> [STUDY QUESTIONS]
1. Return the part of the Sportster engine passage that begins at the words "One day I was" and ends after the words "at the shop.", copied word for word.
2. According to the Sportster engine passage, when was the engine taken home?

> [QUOTED PASSAGE]
-.-.-

One day I was scrolling Instagram and a super clean, freshly built early EVO Sportster popped up on my feed and I thought, ‘Holy shit, that’s a nice Sportster motor.’ Then I noticed it was on the Indian Larry Page, and then I noticed it was for sale.
Obviously I’m a fan of Indian Larry. And I’m a fan of Sportsters, so I was interested. I asked my wife and she said no. I then sent a message to Bobby Seger and told him, ‘’I’m gonna need a little bit of time!’’ After convincing my wife it was a good idea, I then got back to Bobby, struck a deal on the engine which came with the original frame, that had already been cut and hardtailed at the shop.
Before Covid, we were attending the Indian Larry Block Party every year, so Bobby kept it there for me for a bit. We took it home in the autumn of 2017. I guess that’s three years ago now. I basically started planning a bike around what I had and obviously was going to try and build a Larry-style chopper out of this Brooklyn built motor.

-.-.-

> [DATASET ENTRIES]
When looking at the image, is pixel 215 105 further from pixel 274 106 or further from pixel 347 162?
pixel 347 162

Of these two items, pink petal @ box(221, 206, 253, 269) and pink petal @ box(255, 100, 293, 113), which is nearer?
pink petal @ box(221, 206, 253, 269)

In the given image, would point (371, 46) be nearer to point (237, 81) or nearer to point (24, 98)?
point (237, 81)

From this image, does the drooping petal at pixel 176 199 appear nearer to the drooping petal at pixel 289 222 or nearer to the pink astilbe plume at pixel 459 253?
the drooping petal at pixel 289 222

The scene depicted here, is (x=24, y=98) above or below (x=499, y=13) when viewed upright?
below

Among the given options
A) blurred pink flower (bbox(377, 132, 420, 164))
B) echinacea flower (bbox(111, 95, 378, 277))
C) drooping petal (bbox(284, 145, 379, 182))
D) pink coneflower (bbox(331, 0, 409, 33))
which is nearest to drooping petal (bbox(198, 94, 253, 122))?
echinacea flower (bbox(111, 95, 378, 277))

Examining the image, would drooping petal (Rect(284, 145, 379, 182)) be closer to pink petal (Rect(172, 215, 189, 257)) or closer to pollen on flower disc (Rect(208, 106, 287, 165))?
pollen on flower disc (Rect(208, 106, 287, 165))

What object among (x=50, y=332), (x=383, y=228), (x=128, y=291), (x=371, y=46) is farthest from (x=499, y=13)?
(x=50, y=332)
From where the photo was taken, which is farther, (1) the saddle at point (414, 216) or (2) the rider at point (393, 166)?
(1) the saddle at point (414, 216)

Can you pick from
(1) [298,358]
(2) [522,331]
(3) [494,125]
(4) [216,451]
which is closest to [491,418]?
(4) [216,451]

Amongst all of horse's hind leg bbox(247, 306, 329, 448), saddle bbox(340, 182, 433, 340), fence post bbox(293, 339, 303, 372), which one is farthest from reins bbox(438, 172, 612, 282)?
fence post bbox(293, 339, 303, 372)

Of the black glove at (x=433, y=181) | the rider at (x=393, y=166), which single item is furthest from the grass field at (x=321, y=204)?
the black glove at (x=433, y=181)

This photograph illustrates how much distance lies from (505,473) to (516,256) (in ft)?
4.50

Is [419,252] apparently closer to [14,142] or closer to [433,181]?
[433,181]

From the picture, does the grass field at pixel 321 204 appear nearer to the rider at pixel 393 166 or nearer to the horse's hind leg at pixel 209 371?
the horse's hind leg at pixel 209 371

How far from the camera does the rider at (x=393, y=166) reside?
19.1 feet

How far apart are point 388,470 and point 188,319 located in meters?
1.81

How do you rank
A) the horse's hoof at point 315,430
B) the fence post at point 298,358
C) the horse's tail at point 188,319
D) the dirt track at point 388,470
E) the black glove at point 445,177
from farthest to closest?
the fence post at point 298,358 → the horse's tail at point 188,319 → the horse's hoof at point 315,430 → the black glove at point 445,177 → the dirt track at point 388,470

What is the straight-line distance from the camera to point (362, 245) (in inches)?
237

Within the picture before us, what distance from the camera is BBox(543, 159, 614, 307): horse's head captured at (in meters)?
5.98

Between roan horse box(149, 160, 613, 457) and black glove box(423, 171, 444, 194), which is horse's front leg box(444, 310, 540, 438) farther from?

-.-.-

> [ANSWERS BELOW]
1.
One day I was scrolling Instagram and a super clean, freshly built early EVO Sportster popped up on my feed and I thought, ‘Holy shit, that’s a nice Sportster motor.’ Then I noticed it was on the Indian Larry Page, and then I noticed it was for sale.
Obviously I’m a fan of Indian Larry. And I’m a fan of Sportsters, so I was interested. I asked my wife and she said no. I then sent a message to Bobby Seger and told him, ‘’I’m gonna need a little bit of time!’’ After convincing my wife it was a good idea, I then got back to Bobby, struck a deal on the engine which came with the original frame, that had already been cut and hardtailed at the shop.

2. In the autumn of 2017.